201704352/1/R2.
Datum uitspraak: 4 april 2018
AFDELING
BESTUURSRECHTSPRAAK
Uitspraak in het geding tussen:
[appellant] en anderen, allen wonend te Middelbeers, gemeente Oirschot,
appellanten,
en
de raad van de gemeente Oirschot,
verweerder.
Procesverloop
Bij besluit van 28 maart 2017 heeft de raad het bestemmingsplan "Bestemmingsplan Hertog Janstraat 30" vastgesteld.
Tegen dit besluit hebben [appellant] en anderen beroep ingesteld.
De raad heeft een verweerschrift ingediend.
SB&O B.V. heeft een nader stuk ingediend.
De Afdeling heeft de zaak ter zitting behandeld op 22 februari 2018, waar [appellant] en anderen, bijgestaan door mr. ir. A. van Kessel, en de raad, vertegenwoordigd door ing. S.A.A.M. van Kollenburg en mr. C.S. Rotman, zijn verschenen. Voorts zijn ter zitting SB&O B.V., vertegenwoordigd door [gemachtigde], en [partij], vertegenwoordigd door [gemachtigden], gehoord.
Overwegingen
Inleiding
1. Het plan voorziet in de bouw van 30 woningen in de gemeente Oirschot, aan de oostzijde van het dorp Middelbeers.

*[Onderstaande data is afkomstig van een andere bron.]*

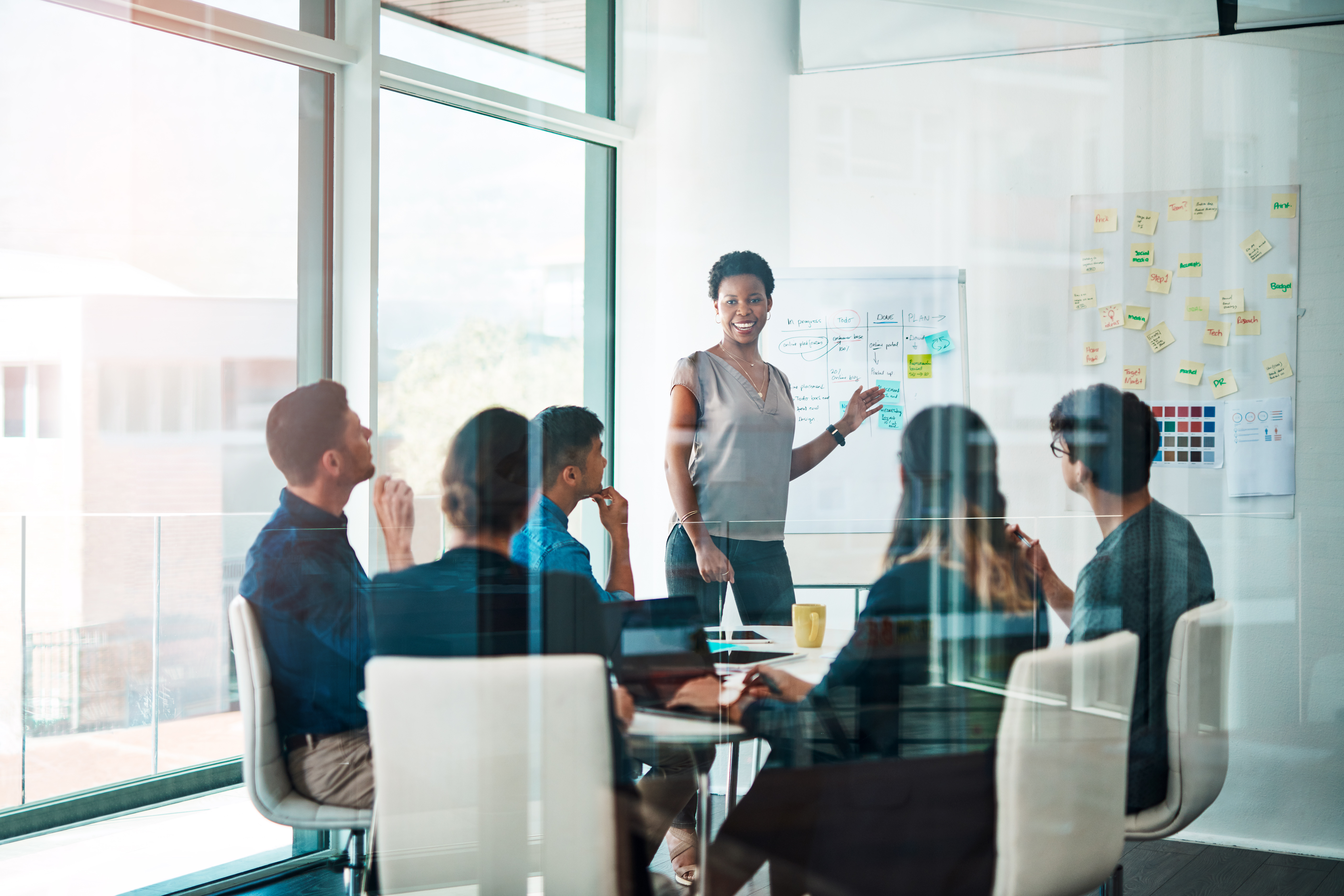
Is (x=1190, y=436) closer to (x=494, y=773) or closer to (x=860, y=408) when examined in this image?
(x=860, y=408)

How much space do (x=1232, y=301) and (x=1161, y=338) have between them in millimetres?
195

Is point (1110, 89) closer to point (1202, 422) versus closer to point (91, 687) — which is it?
point (1202, 422)

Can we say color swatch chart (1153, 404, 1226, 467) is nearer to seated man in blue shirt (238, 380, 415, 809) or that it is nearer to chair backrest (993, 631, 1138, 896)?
chair backrest (993, 631, 1138, 896)

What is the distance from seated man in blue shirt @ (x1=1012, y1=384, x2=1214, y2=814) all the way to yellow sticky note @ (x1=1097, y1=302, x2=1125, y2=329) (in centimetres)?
59

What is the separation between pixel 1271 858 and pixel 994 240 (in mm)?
1835

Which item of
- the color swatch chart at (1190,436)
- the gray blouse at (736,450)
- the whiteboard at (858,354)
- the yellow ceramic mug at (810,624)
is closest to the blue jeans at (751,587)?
the yellow ceramic mug at (810,624)

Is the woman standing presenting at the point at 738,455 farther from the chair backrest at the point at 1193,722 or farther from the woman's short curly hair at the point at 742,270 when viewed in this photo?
the chair backrest at the point at 1193,722

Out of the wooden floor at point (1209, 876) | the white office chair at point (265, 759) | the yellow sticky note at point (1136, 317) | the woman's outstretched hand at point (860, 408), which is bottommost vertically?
the wooden floor at point (1209, 876)

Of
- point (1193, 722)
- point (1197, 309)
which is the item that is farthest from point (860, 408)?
point (1193, 722)

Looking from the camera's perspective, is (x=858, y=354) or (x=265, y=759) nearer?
(x=265, y=759)

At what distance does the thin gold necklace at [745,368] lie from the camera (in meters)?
2.80

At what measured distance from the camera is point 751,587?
7.20 ft

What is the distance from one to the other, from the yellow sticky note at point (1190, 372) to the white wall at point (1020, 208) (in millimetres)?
256

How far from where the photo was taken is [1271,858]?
2.52 m
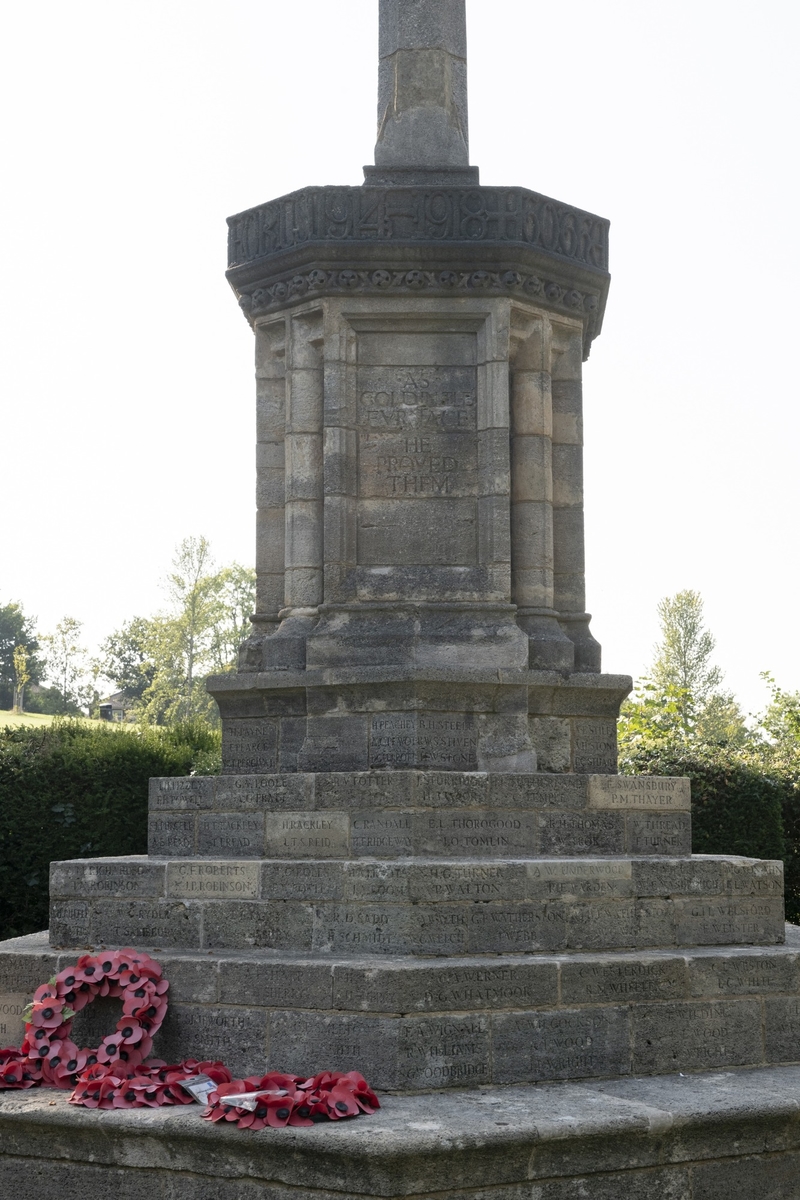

[appellant] en anderen wonen allen in de nabijheid van het plangebied en kunnen zich niet verenigen met het plan.
Toetsingskader
2. Bij de vaststelling van een bestemmingsplan moet de raad bestemmingen aanwijzen en regels geven die de raad uit een oogpunt van een goede ruimtelijke ordening nodig acht. De raad heeft daarbij beleidsruimte en moet de betrokken belangen afwegen. De Afdeling beoordeelt aan de hand van de beroepsgronden of het besluit tot vaststelling van het bestemmingsplan in overeenstemming is met het recht. De Afdeling stelt niet zelf vast of het plan in overeenstemming is met een goede ruimtelijke ordening, maar beoordeelt aan de hand van die gronden of de raad zich in redelijkheid op het standpunt heeft kunnen stellen dat het plan strekt ten behoeve van een goede ruimtelijke ordening.
Intrekking
3. Ter zitting hebben [appellant] en anderen hun beroepsgrond ingetrokken die ziet op de zogenoemde kloeke kappen.
Beroepen
4. [appellant] en anderen betogen dat het plangebied een waardevol terrein is dat met de bouw van 30 woningen veel te vol wordt gebouwd.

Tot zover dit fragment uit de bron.